Databricks Labs
Databricks Labs are projects created by the field team to help customers get their use cases into production faster!
DQX
Simplified Data Quality checking at Scale for PySpark Workloads on streaming and standard DataFrames.
UCX
UCX is a toolkit for enabling Unity Catalog (UC) in your Databricks workspace. UCX provides commands and workflows for migrate tables and views to UC. UCX allows to rewrite dashboards, jobs and notebooks to use the migrated data assets in UC. And there are many more features.
Mosaic
Mosaic is a tool that simplifies the implementation of scalable geospatial data pipelines by binding together common open source geospatial libraries and Apache Spark™️. Mosaic also provides a set of examples and best practices for common geospatial use cases. It provides APIs for ST_ expressions and GRID_ expressions, supporting grid index systems such as H3 and British National Grid.
Other Projects
Overwatch
Analyze all of your jobs and clusters across all of your workspaces to quickly identify where you can make the biggest adjustments for performance gains and cost savings.
Splunk Integration
Add-on for Splunk, an app that allows Splunk Enterprise and Splunk Cloud users to run queries and execute actions, such as running notebooks and jobs, in Databricks.
Smolder
Smolder provides an Apache Spark™ SQL data source for loading EHR data from HL7v2 message formats. Additionally, Smolder provides helper functions that can be used on a Spark SQL DataFrame to parse HL7 message text, and to extract segments, fields, and subfields from a message.
Geoscan
Apache Spark ML Estimator for density-based spatial clustering based on Hexagonal Hierarchical Spatial Indices.
Migrate
Tool to help customers migrate artifacts between Databricks workspaces. This allows customers to export configurations and code artifacts as a backup or as part of a migration between a different workspace.
Github Sources
Learn more: AWS | Azure
Data Generator
Generate relevant data quickly for your projects. The Databricks data generator can be used to generate large simulated/synthetic data sets for test, POCs, and other uses
DeltaOMS
Centralized Delta transaction log collection for metadata and operational metrics analysis on your Lakehouse.
DLT-META
This framework makes it easy to ingest data using Delta Live Tables and metadata. With DLT-META, a single data engineer can easily manage thousands of tables. Several Databricks customers have DLT-META in production to process 1000+ tables.
DiscoverX
DiscoverX automates administration tasks that require inspecting or applying operations to a large number of Lakehouse assets.
brickster
{brickster} is the R toolkit for Databricks, it includes:
- Wrappers for Databricks API's (e.g. db_cluster_list, db_volume_read)

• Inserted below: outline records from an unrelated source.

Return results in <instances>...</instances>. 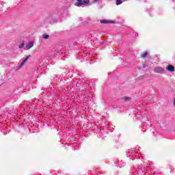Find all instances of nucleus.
<instances>
[{
  "instance_id": "35",
  "label": "nucleus",
  "mask_w": 175,
  "mask_h": 175,
  "mask_svg": "<svg viewBox=\"0 0 175 175\" xmlns=\"http://www.w3.org/2000/svg\"><path fill=\"white\" fill-rule=\"evenodd\" d=\"M75 150H78V148H76V147H75Z\"/></svg>"
},
{
  "instance_id": "20",
  "label": "nucleus",
  "mask_w": 175,
  "mask_h": 175,
  "mask_svg": "<svg viewBox=\"0 0 175 175\" xmlns=\"http://www.w3.org/2000/svg\"><path fill=\"white\" fill-rule=\"evenodd\" d=\"M75 91V88H70V90L68 91V94L70 95L72 94V92H74Z\"/></svg>"
},
{
  "instance_id": "32",
  "label": "nucleus",
  "mask_w": 175,
  "mask_h": 175,
  "mask_svg": "<svg viewBox=\"0 0 175 175\" xmlns=\"http://www.w3.org/2000/svg\"><path fill=\"white\" fill-rule=\"evenodd\" d=\"M144 116H146V114H147V112H144Z\"/></svg>"
},
{
  "instance_id": "26",
  "label": "nucleus",
  "mask_w": 175,
  "mask_h": 175,
  "mask_svg": "<svg viewBox=\"0 0 175 175\" xmlns=\"http://www.w3.org/2000/svg\"><path fill=\"white\" fill-rule=\"evenodd\" d=\"M143 68H147V66L146 65V64H143Z\"/></svg>"
},
{
  "instance_id": "19",
  "label": "nucleus",
  "mask_w": 175,
  "mask_h": 175,
  "mask_svg": "<svg viewBox=\"0 0 175 175\" xmlns=\"http://www.w3.org/2000/svg\"><path fill=\"white\" fill-rule=\"evenodd\" d=\"M42 38H43V39H49V38H50V35H49L47 33H44L42 35Z\"/></svg>"
},
{
  "instance_id": "14",
  "label": "nucleus",
  "mask_w": 175,
  "mask_h": 175,
  "mask_svg": "<svg viewBox=\"0 0 175 175\" xmlns=\"http://www.w3.org/2000/svg\"><path fill=\"white\" fill-rule=\"evenodd\" d=\"M100 22L101 23V24H114V21H108L106 19H102L100 21Z\"/></svg>"
},
{
  "instance_id": "4",
  "label": "nucleus",
  "mask_w": 175,
  "mask_h": 175,
  "mask_svg": "<svg viewBox=\"0 0 175 175\" xmlns=\"http://www.w3.org/2000/svg\"><path fill=\"white\" fill-rule=\"evenodd\" d=\"M140 148H136L135 150H129L127 153L126 156L127 157H133L135 155V158H137V155L136 154H139V151H140Z\"/></svg>"
},
{
  "instance_id": "5",
  "label": "nucleus",
  "mask_w": 175,
  "mask_h": 175,
  "mask_svg": "<svg viewBox=\"0 0 175 175\" xmlns=\"http://www.w3.org/2000/svg\"><path fill=\"white\" fill-rule=\"evenodd\" d=\"M90 3V0H77L75 3V6L81 8V6H84V5H88Z\"/></svg>"
},
{
  "instance_id": "28",
  "label": "nucleus",
  "mask_w": 175,
  "mask_h": 175,
  "mask_svg": "<svg viewBox=\"0 0 175 175\" xmlns=\"http://www.w3.org/2000/svg\"><path fill=\"white\" fill-rule=\"evenodd\" d=\"M66 75H68V76H70V72H67Z\"/></svg>"
},
{
  "instance_id": "7",
  "label": "nucleus",
  "mask_w": 175,
  "mask_h": 175,
  "mask_svg": "<svg viewBox=\"0 0 175 175\" xmlns=\"http://www.w3.org/2000/svg\"><path fill=\"white\" fill-rule=\"evenodd\" d=\"M153 72L159 75H163L165 73V68L161 66H155L153 69Z\"/></svg>"
},
{
  "instance_id": "34",
  "label": "nucleus",
  "mask_w": 175,
  "mask_h": 175,
  "mask_svg": "<svg viewBox=\"0 0 175 175\" xmlns=\"http://www.w3.org/2000/svg\"><path fill=\"white\" fill-rule=\"evenodd\" d=\"M62 77H63V78H62V79H63V81L65 80V78H64V77L62 76Z\"/></svg>"
},
{
  "instance_id": "25",
  "label": "nucleus",
  "mask_w": 175,
  "mask_h": 175,
  "mask_svg": "<svg viewBox=\"0 0 175 175\" xmlns=\"http://www.w3.org/2000/svg\"><path fill=\"white\" fill-rule=\"evenodd\" d=\"M8 113H9L10 114H12V113H13V110H10V111H8Z\"/></svg>"
},
{
  "instance_id": "3",
  "label": "nucleus",
  "mask_w": 175,
  "mask_h": 175,
  "mask_svg": "<svg viewBox=\"0 0 175 175\" xmlns=\"http://www.w3.org/2000/svg\"><path fill=\"white\" fill-rule=\"evenodd\" d=\"M59 16H61V12L56 10L49 16L50 18L51 19V21L53 23H58V20H59Z\"/></svg>"
},
{
  "instance_id": "23",
  "label": "nucleus",
  "mask_w": 175,
  "mask_h": 175,
  "mask_svg": "<svg viewBox=\"0 0 175 175\" xmlns=\"http://www.w3.org/2000/svg\"><path fill=\"white\" fill-rule=\"evenodd\" d=\"M33 102L34 103H38V102H39V99L35 98Z\"/></svg>"
},
{
  "instance_id": "17",
  "label": "nucleus",
  "mask_w": 175,
  "mask_h": 175,
  "mask_svg": "<svg viewBox=\"0 0 175 175\" xmlns=\"http://www.w3.org/2000/svg\"><path fill=\"white\" fill-rule=\"evenodd\" d=\"M148 51H146L141 54V58H146V57H148Z\"/></svg>"
},
{
  "instance_id": "31",
  "label": "nucleus",
  "mask_w": 175,
  "mask_h": 175,
  "mask_svg": "<svg viewBox=\"0 0 175 175\" xmlns=\"http://www.w3.org/2000/svg\"><path fill=\"white\" fill-rule=\"evenodd\" d=\"M94 2H98L99 0H94Z\"/></svg>"
},
{
  "instance_id": "13",
  "label": "nucleus",
  "mask_w": 175,
  "mask_h": 175,
  "mask_svg": "<svg viewBox=\"0 0 175 175\" xmlns=\"http://www.w3.org/2000/svg\"><path fill=\"white\" fill-rule=\"evenodd\" d=\"M143 129H147L148 128H151V122L150 120H146V122H144Z\"/></svg>"
},
{
  "instance_id": "6",
  "label": "nucleus",
  "mask_w": 175,
  "mask_h": 175,
  "mask_svg": "<svg viewBox=\"0 0 175 175\" xmlns=\"http://www.w3.org/2000/svg\"><path fill=\"white\" fill-rule=\"evenodd\" d=\"M42 72H44V66H39L36 71H34L33 76V77H39V74Z\"/></svg>"
},
{
  "instance_id": "27",
  "label": "nucleus",
  "mask_w": 175,
  "mask_h": 175,
  "mask_svg": "<svg viewBox=\"0 0 175 175\" xmlns=\"http://www.w3.org/2000/svg\"><path fill=\"white\" fill-rule=\"evenodd\" d=\"M69 90V88H66L65 89H64V91H68Z\"/></svg>"
},
{
  "instance_id": "21",
  "label": "nucleus",
  "mask_w": 175,
  "mask_h": 175,
  "mask_svg": "<svg viewBox=\"0 0 175 175\" xmlns=\"http://www.w3.org/2000/svg\"><path fill=\"white\" fill-rule=\"evenodd\" d=\"M19 49H23L24 47V41L21 42V44L18 46Z\"/></svg>"
},
{
  "instance_id": "37",
  "label": "nucleus",
  "mask_w": 175,
  "mask_h": 175,
  "mask_svg": "<svg viewBox=\"0 0 175 175\" xmlns=\"http://www.w3.org/2000/svg\"><path fill=\"white\" fill-rule=\"evenodd\" d=\"M71 46H73V44H71Z\"/></svg>"
},
{
  "instance_id": "1",
  "label": "nucleus",
  "mask_w": 175,
  "mask_h": 175,
  "mask_svg": "<svg viewBox=\"0 0 175 175\" xmlns=\"http://www.w3.org/2000/svg\"><path fill=\"white\" fill-rule=\"evenodd\" d=\"M69 50H70V46H66L65 43H62L50 52L49 58L50 59H53V58H55V57H61V55L64 57V53H66V51H69Z\"/></svg>"
},
{
  "instance_id": "10",
  "label": "nucleus",
  "mask_w": 175,
  "mask_h": 175,
  "mask_svg": "<svg viewBox=\"0 0 175 175\" xmlns=\"http://www.w3.org/2000/svg\"><path fill=\"white\" fill-rule=\"evenodd\" d=\"M115 164L116 165V166L118 167H124L125 165H126V163L122 161V160H117L116 162H115Z\"/></svg>"
},
{
  "instance_id": "33",
  "label": "nucleus",
  "mask_w": 175,
  "mask_h": 175,
  "mask_svg": "<svg viewBox=\"0 0 175 175\" xmlns=\"http://www.w3.org/2000/svg\"><path fill=\"white\" fill-rule=\"evenodd\" d=\"M174 106H175V99L174 100Z\"/></svg>"
},
{
  "instance_id": "29",
  "label": "nucleus",
  "mask_w": 175,
  "mask_h": 175,
  "mask_svg": "<svg viewBox=\"0 0 175 175\" xmlns=\"http://www.w3.org/2000/svg\"><path fill=\"white\" fill-rule=\"evenodd\" d=\"M92 38V36H88V38H89V39H91Z\"/></svg>"
},
{
  "instance_id": "36",
  "label": "nucleus",
  "mask_w": 175,
  "mask_h": 175,
  "mask_svg": "<svg viewBox=\"0 0 175 175\" xmlns=\"http://www.w3.org/2000/svg\"><path fill=\"white\" fill-rule=\"evenodd\" d=\"M49 62V60H46V63Z\"/></svg>"
},
{
  "instance_id": "24",
  "label": "nucleus",
  "mask_w": 175,
  "mask_h": 175,
  "mask_svg": "<svg viewBox=\"0 0 175 175\" xmlns=\"http://www.w3.org/2000/svg\"><path fill=\"white\" fill-rule=\"evenodd\" d=\"M2 3H5V2H3V1H0V9H2V6H3V5H2Z\"/></svg>"
},
{
  "instance_id": "12",
  "label": "nucleus",
  "mask_w": 175,
  "mask_h": 175,
  "mask_svg": "<svg viewBox=\"0 0 175 175\" xmlns=\"http://www.w3.org/2000/svg\"><path fill=\"white\" fill-rule=\"evenodd\" d=\"M52 81H64L63 77L61 75L53 77L51 78Z\"/></svg>"
},
{
  "instance_id": "30",
  "label": "nucleus",
  "mask_w": 175,
  "mask_h": 175,
  "mask_svg": "<svg viewBox=\"0 0 175 175\" xmlns=\"http://www.w3.org/2000/svg\"><path fill=\"white\" fill-rule=\"evenodd\" d=\"M73 146H74V147H76V143H74V144H73Z\"/></svg>"
},
{
  "instance_id": "16",
  "label": "nucleus",
  "mask_w": 175,
  "mask_h": 175,
  "mask_svg": "<svg viewBox=\"0 0 175 175\" xmlns=\"http://www.w3.org/2000/svg\"><path fill=\"white\" fill-rule=\"evenodd\" d=\"M166 70H167L168 72H174L175 68H174V66H172V65L170 64V65L167 66Z\"/></svg>"
},
{
  "instance_id": "11",
  "label": "nucleus",
  "mask_w": 175,
  "mask_h": 175,
  "mask_svg": "<svg viewBox=\"0 0 175 175\" xmlns=\"http://www.w3.org/2000/svg\"><path fill=\"white\" fill-rule=\"evenodd\" d=\"M78 75L80 76L79 79V83H85V81H88V78L84 77V75H81V74H80V71H78Z\"/></svg>"
},
{
  "instance_id": "2",
  "label": "nucleus",
  "mask_w": 175,
  "mask_h": 175,
  "mask_svg": "<svg viewBox=\"0 0 175 175\" xmlns=\"http://www.w3.org/2000/svg\"><path fill=\"white\" fill-rule=\"evenodd\" d=\"M93 131L94 133H96L98 137H102L103 139L109 135V132H111V125L107 123L101 127V129H99L98 126L95 125L93 127Z\"/></svg>"
},
{
  "instance_id": "15",
  "label": "nucleus",
  "mask_w": 175,
  "mask_h": 175,
  "mask_svg": "<svg viewBox=\"0 0 175 175\" xmlns=\"http://www.w3.org/2000/svg\"><path fill=\"white\" fill-rule=\"evenodd\" d=\"M32 47H33V42H29L25 47V50H29V49H32Z\"/></svg>"
},
{
  "instance_id": "22",
  "label": "nucleus",
  "mask_w": 175,
  "mask_h": 175,
  "mask_svg": "<svg viewBox=\"0 0 175 175\" xmlns=\"http://www.w3.org/2000/svg\"><path fill=\"white\" fill-rule=\"evenodd\" d=\"M124 99L125 102H128V100H130L129 97H128V96H124Z\"/></svg>"
},
{
  "instance_id": "18",
  "label": "nucleus",
  "mask_w": 175,
  "mask_h": 175,
  "mask_svg": "<svg viewBox=\"0 0 175 175\" xmlns=\"http://www.w3.org/2000/svg\"><path fill=\"white\" fill-rule=\"evenodd\" d=\"M116 5L118 6L120 5H122V0H116Z\"/></svg>"
},
{
  "instance_id": "9",
  "label": "nucleus",
  "mask_w": 175,
  "mask_h": 175,
  "mask_svg": "<svg viewBox=\"0 0 175 175\" xmlns=\"http://www.w3.org/2000/svg\"><path fill=\"white\" fill-rule=\"evenodd\" d=\"M29 58H31V55L26 56L21 62L20 65L18 67V69H21V68H23V66L25 65V63L27 62V61H28V59H29Z\"/></svg>"
},
{
  "instance_id": "8",
  "label": "nucleus",
  "mask_w": 175,
  "mask_h": 175,
  "mask_svg": "<svg viewBox=\"0 0 175 175\" xmlns=\"http://www.w3.org/2000/svg\"><path fill=\"white\" fill-rule=\"evenodd\" d=\"M76 85H77V87H78L79 88V94H83V95H85V92H87V86H85V87H83V86H81V87H80V84H79V83H76Z\"/></svg>"
}]
</instances>
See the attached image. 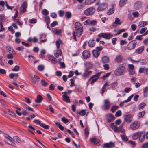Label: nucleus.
I'll return each mask as SVG.
<instances>
[{
	"instance_id": "obj_1",
	"label": "nucleus",
	"mask_w": 148,
	"mask_h": 148,
	"mask_svg": "<svg viewBox=\"0 0 148 148\" xmlns=\"http://www.w3.org/2000/svg\"><path fill=\"white\" fill-rule=\"evenodd\" d=\"M110 126L112 129L116 132H122L124 133L125 130L124 129H122L123 124L121 125L119 127H117V125L114 124V123H112L110 125Z\"/></svg>"
},
{
	"instance_id": "obj_2",
	"label": "nucleus",
	"mask_w": 148,
	"mask_h": 148,
	"mask_svg": "<svg viewBox=\"0 0 148 148\" xmlns=\"http://www.w3.org/2000/svg\"><path fill=\"white\" fill-rule=\"evenodd\" d=\"M75 32H73V38L75 41H76V36L78 37L81 36L83 32V28L75 29Z\"/></svg>"
},
{
	"instance_id": "obj_3",
	"label": "nucleus",
	"mask_w": 148,
	"mask_h": 148,
	"mask_svg": "<svg viewBox=\"0 0 148 148\" xmlns=\"http://www.w3.org/2000/svg\"><path fill=\"white\" fill-rule=\"evenodd\" d=\"M125 68L124 67H120L115 70V73L117 76L122 75L125 73Z\"/></svg>"
},
{
	"instance_id": "obj_4",
	"label": "nucleus",
	"mask_w": 148,
	"mask_h": 148,
	"mask_svg": "<svg viewBox=\"0 0 148 148\" xmlns=\"http://www.w3.org/2000/svg\"><path fill=\"white\" fill-rule=\"evenodd\" d=\"M95 11V10L94 8L90 7L85 10L84 11V14L86 15L90 16L93 14Z\"/></svg>"
},
{
	"instance_id": "obj_5",
	"label": "nucleus",
	"mask_w": 148,
	"mask_h": 148,
	"mask_svg": "<svg viewBox=\"0 0 148 148\" xmlns=\"http://www.w3.org/2000/svg\"><path fill=\"white\" fill-rule=\"evenodd\" d=\"M137 42L135 40H133L128 44L127 46V48L128 50H131L134 49L136 47Z\"/></svg>"
},
{
	"instance_id": "obj_6",
	"label": "nucleus",
	"mask_w": 148,
	"mask_h": 148,
	"mask_svg": "<svg viewBox=\"0 0 148 148\" xmlns=\"http://www.w3.org/2000/svg\"><path fill=\"white\" fill-rule=\"evenodd\" d=\"M140 125V123L139 122L135 121L131 124L130 127L133 130H135L138 129Z\"/></svg>"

- Browser workspace assets via RStudio Connections Pane (open_workspace())
- Exposes the databricks-sql-connector via {reticulate} (docs)
- Interactive Databricks REPL
DBX
This tool simplifies jobs launch and deployment process across multiple environments. It also helps to package your project and deliver it to your Databricks environment in a versioned fashion. Designed in a CLI-first manner, it is built to be actively used both inside CI/CD pipelines and as a part of local tooling for fast prototyping.
Tempo
The purpose of this project is to provide an API for manipulating time series on top of Apache Spark™. Functionality includes featurization using lagged time values, rolling statistics (mean, avg, sum, count, etc.), AS OF joins, and downsampling and interpolation. This has been tested on TB-scale of historical data.
PyLint Plugin
This plugin extends PyLint with checks for common mistakes and issues in Python code specifically in Databricks Environment.
PyTester
PyTester is a powerful way to manage test setup and teardown in Python. This library provides a set of fixtures to help you write integration tests for Databricks.
Delta Sharing Java Connector
The Java connector follows the Delta Sharing protocol to read shared tables from a Delta Sharing Server. To further reduce and limit egress costs on the Data Provider side, we implemented a persistent cache to reduce and limit the egress costs on the Data Provider side by removing any unnecessary reads.
Please note that all projects in the https://github.com/databrickslabs account are provided for your exploration only, and are not formally supported by Databricks with service level agreements (SLAs). They are provided AS IS and we do not make any guarantees of any kind. Any issues discovered through the use of these projects can be filed as GitHub Issues on the Repo. They will be reviewed as time permits, but there are no formal SLAs for GitHub support. If you are a customer with a current Databricks Support Services contract, you may submit a support ticket relating to issues arising from the use of these projects, request how-to assistance, and request help triaging the root cause of such issues. Project issues found to originate with Databricks Platform Services will be handled per the Databricks Support Policy. For issues determined to originate with the project, Databricks will in its sole discretion provide such support as it deems reasonable and appropriate.